### Data block
----

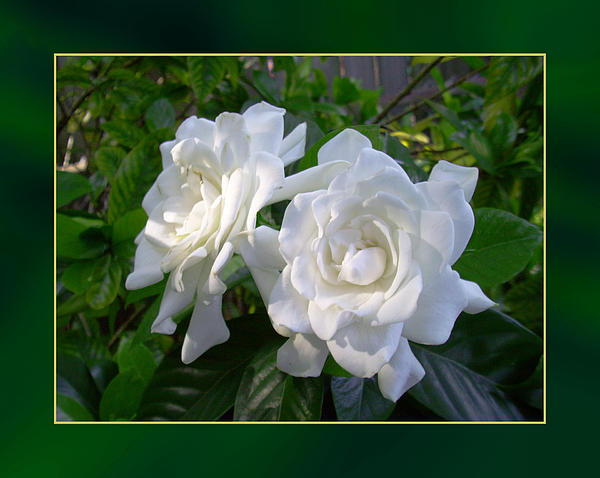 Sweet Gardenia Print by Ginny Schmidt
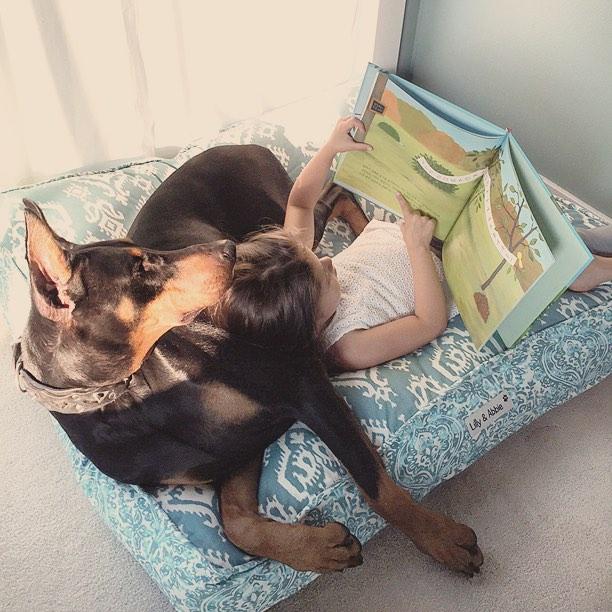 cutie-and-the-beast-dog-girl-seana-doberman-95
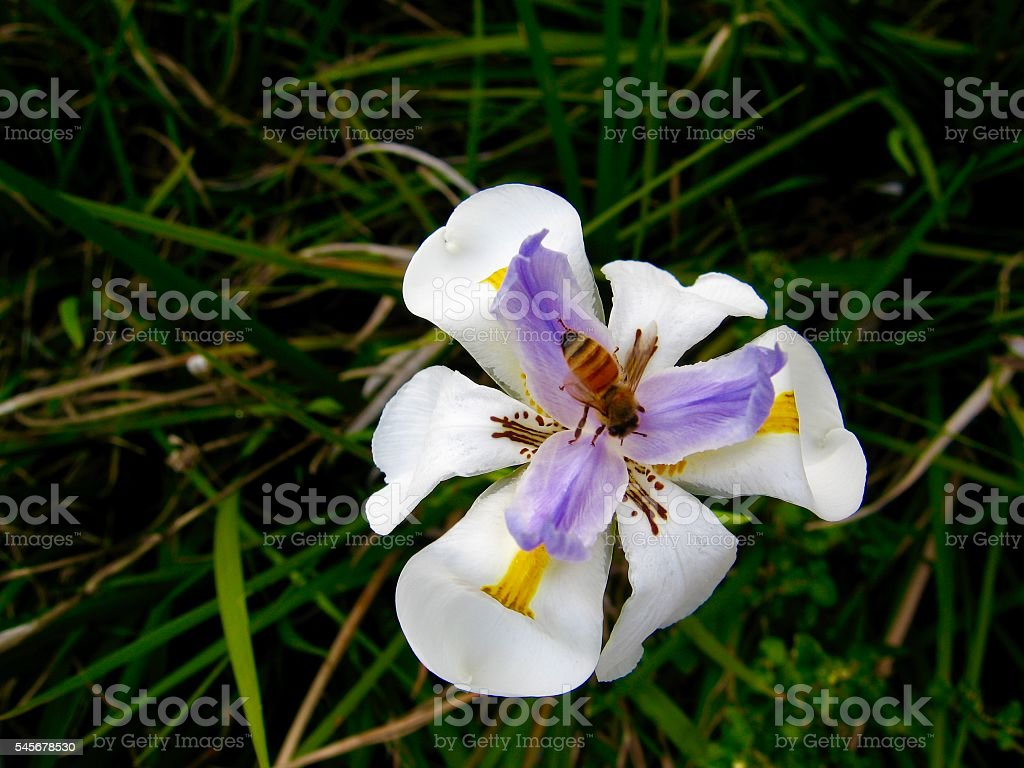 Dietes Grandiflora, Native Iris, Australia with a Bee stock photo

----

### Work instructions
Return the full set of lines above word for word and with no pictures.

### Exercise result
 Sweet Gardenia Print by Ginny Schmidt
 cutie-and-the-beast-dog-girl-seana-doberman-95
 Dietes Grandiflora, Native Iris, Australia with a Bee stock photo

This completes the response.